▸ **Task to carry out**
An exact copy of the lines from the one containing "scientific name: Sus scrofa" through the end of the material is all that is wanted; transcribe only those.

▸ **Information supplied**
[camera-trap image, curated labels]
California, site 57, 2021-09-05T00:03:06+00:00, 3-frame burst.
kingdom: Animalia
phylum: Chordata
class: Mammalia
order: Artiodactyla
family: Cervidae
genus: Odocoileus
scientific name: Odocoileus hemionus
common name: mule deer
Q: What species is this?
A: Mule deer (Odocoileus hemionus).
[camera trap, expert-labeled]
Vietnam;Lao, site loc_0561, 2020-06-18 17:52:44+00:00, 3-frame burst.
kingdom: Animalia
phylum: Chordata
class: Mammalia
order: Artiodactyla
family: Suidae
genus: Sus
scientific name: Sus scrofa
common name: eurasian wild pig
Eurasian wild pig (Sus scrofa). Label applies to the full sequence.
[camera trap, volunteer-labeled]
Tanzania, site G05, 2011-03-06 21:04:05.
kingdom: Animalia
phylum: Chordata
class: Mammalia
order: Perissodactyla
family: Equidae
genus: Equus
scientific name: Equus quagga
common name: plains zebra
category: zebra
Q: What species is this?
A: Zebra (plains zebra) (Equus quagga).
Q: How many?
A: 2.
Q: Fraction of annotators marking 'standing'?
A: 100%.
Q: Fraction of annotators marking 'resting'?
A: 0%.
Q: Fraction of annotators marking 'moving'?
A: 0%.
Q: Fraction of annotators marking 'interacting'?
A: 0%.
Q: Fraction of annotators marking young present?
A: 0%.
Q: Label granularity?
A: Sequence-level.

▸ **Your response**
scientific name: Sus scrofa
common name: eurasian wild pig
Eurasian wild pig (Sus scrofa). Label applies to the full sequence.
[camera trap, volunteer-labeled]
Tanzania, site G05, 2011-03-06 21:04:05.
kingdom: Animalia
phylum: Chordata
class: Mammalia
order: Perissodactyla
family: Equidae
genus: Equus
scientific name: Equus quagga
common name: plains zebra
category: zebra
Q: What species is this?
A: Zebra (plains zebra) (Equus quagga).
Q: How many?
A: 2.
Q: Fraction of annotators marking 'standing'?
A: 100%.
Q: Fraction of annotators marking 'resting'?
A: 0%.
Q: Fraction of annotators marking 'moving'?
A: 0%.
Q: Fraction of annotators marking 'interacting'?
A: 0%.
Q: Fraction of annotators marking young present?
A: 0%.
Q: Label granularity?
A: Sequence-level.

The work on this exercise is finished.